Chapter 10: Infinite Sequences and Series - Section 10.1 - Sequences - Exercises 10.1 - Page 570: 49

$\lim\limits_{n \to \infty} a_n=0 $ and {$a_n$} is convergent.

Let $\lim\limits_{n \to \infty} a_n= \lim\limits_{n \to \infty} \dfrac{\ln (n+1)}{\sqrt n}$ and $\lim\limits_{n \to \infty} \dfrac{\ln (n+1)}{\sqrt n}=\dfrac{\infty}{\infty}$ The limit shows an Indeterminate form so will use L-Hospital's rule.
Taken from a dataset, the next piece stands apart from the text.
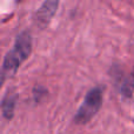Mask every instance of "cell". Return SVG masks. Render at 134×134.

This implies that, $\lim\limits_{n \to \infty} \dfrac{\ln (n+1)}{\sqrt n}=\lim\limits_{n \to \infty} \dfrac{ 2\sqrt n}{n+1}$ and, $\lim\limits_{n \to \infty} \dfrac{ 2\sqrt n}{n+1}=\lim\limits_{n \to \infty} \dfrac{\dfrac{2}{\sqrt n}}{1+\dfrac{1}{n}}=0$ Thus, $\lim\limits_{n \to \infty} a_n=0 $ and {$a_n$} is convergent.